For Your Own Good

A very smart four-year-old I know recently told me that there are more stars in the sky than grains of sand on the beach. (Okay, full disclosure … it was my grandson.) Skeptics are welcome to go here. Naturally I believed him since he has known the word “paleontologist” since he was three and can identify about twenty different dinosaurs, including his favorite, the Mosasaurus. Have you ever heard of a Mosasaurus? Me neither.

So, when you read things in the Old Testament that talk about the number of stars in the sky, you know you are talking about a really big number. A really, really big number.

This passage ends with a reference to stars, but let’s not get ahead of ourselves just yet. The writer begins with the startling question, “What does the Lord your God ask of you?” Have you ever thought about that? Do you even want to know? Maybe it’s too much …

Deuteronomy 10 (Common English Bible)

12 Now in light of all that, Israel, what does the Lord your God ask of you? Only this: to revere the Lord your God by walking in all his ways, by loving him, by serving the Lord your God with all your heart and being, 13 and by keeping the Lord’s commandments and his regulations that I’m commanding you right now. It’s for your own good!

Well, so far, so good. Revere God: check. Walk in all his ways: check. Love and serve him: check. Keep his commandments and regulation: daily effort, but we do the best we can. Check.

14 Clearly, the Lord owns the sky, the highest heavens, the earth, and everything in it. 15 But the Lord adored your ancestors, loving them and choosing the descendants that followed them—you!—from all other people. That’s how things still stand now. 16 So circumcise your hearts and stop being so stubborn, 17 because the Lord your God is the God of all gods and Lord of all lords, the great, mighty, and awesome God who doesn’t play favorites and doesn’t take bribes. 

“Circumcise your heart” is a hard teaching. The writer is suggesting we “cut away” anything extraneous thing that might prevent us from revering, loving, serving, and keeping the commandments. What would that mean in your life? Less screen time? Less arguing? Less bashing your ex on social media? Less spending money on frivolous things while people go hungry? Less self-indulgence?

And now for the challenging part.

18 He enacts justice for orphans and widows, and he loves immigrants, giving them food and clothing. 19 That means you must also love immigrants because you were immigrants in Egypt. 

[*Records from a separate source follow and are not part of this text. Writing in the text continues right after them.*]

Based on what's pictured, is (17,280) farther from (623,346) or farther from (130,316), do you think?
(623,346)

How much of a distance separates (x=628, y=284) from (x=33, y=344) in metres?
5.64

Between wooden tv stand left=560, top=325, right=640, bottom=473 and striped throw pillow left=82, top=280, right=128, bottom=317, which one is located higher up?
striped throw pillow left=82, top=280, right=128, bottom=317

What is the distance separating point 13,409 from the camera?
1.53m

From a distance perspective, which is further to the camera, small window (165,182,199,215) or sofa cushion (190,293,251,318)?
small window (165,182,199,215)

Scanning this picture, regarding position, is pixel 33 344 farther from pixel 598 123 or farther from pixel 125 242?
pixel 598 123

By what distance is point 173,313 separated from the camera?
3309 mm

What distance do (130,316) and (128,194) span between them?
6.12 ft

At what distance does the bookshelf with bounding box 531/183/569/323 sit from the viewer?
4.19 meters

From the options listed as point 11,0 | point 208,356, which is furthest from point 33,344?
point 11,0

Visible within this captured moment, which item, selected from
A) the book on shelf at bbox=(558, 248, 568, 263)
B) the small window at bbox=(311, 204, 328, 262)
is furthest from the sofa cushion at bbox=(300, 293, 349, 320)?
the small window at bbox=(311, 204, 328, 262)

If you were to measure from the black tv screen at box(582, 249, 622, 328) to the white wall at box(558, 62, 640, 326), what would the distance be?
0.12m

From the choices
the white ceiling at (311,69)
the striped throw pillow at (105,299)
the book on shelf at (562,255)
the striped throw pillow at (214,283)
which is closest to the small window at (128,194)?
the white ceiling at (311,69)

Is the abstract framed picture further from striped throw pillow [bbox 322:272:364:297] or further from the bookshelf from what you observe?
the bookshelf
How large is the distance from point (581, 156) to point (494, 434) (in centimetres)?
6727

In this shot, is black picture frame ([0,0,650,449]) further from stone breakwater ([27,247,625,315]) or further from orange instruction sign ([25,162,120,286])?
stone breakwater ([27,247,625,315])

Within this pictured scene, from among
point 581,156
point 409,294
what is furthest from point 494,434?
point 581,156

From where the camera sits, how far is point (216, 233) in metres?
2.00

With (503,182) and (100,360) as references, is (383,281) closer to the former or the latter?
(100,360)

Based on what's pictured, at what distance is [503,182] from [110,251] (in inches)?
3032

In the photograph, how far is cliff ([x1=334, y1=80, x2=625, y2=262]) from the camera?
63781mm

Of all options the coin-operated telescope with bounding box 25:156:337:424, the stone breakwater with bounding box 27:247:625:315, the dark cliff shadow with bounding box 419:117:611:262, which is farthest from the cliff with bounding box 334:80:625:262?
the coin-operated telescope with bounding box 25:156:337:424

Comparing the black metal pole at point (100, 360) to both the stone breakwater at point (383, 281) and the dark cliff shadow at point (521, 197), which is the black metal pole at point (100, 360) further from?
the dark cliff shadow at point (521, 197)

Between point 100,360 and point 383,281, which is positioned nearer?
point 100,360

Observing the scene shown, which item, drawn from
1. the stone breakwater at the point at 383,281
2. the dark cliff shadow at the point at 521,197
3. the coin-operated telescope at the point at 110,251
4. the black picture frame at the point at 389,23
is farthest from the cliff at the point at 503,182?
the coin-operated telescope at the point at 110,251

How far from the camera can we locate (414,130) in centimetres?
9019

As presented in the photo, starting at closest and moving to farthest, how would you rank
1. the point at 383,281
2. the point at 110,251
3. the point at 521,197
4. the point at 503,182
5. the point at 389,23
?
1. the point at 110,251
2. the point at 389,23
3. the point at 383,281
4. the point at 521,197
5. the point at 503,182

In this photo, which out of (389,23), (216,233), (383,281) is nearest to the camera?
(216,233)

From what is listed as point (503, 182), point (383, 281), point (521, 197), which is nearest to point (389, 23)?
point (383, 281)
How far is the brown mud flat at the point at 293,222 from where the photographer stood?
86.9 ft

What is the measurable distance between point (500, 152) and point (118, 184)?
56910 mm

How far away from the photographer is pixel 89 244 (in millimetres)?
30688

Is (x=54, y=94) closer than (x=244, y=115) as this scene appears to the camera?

I realize that immigration is a scalding hot political issue. It is complex and there are no easy solutions. But what exactly do you think verses 18 and 19 are saying to us? How can we care for the widows, orphans, and immigrants in our community?

20 Revere the Lord your God, serve him, cling to him, swear by his name alone! 21 He is your praise, and he is your God—the one who performed these great and awesome acts that you witnessed with your very own eyes. 22 Your ancestors went down to Egypt with a total of seventy people, but now look! The Lord your God has made you as numerous as the stars in the nighttime sky!

God requires a lot from his people, but he gives even more. What does that mean to you today?

Tonight, look up at the stars and ask God to show you places where you might revere him more, love him deeper, serve him better, and follow his commandments with greater integrity. Remember what it says in verse 13; it’s for your own good! We have been made more numerous as the stars in the sky. We are his people! May we witness to the world what that means.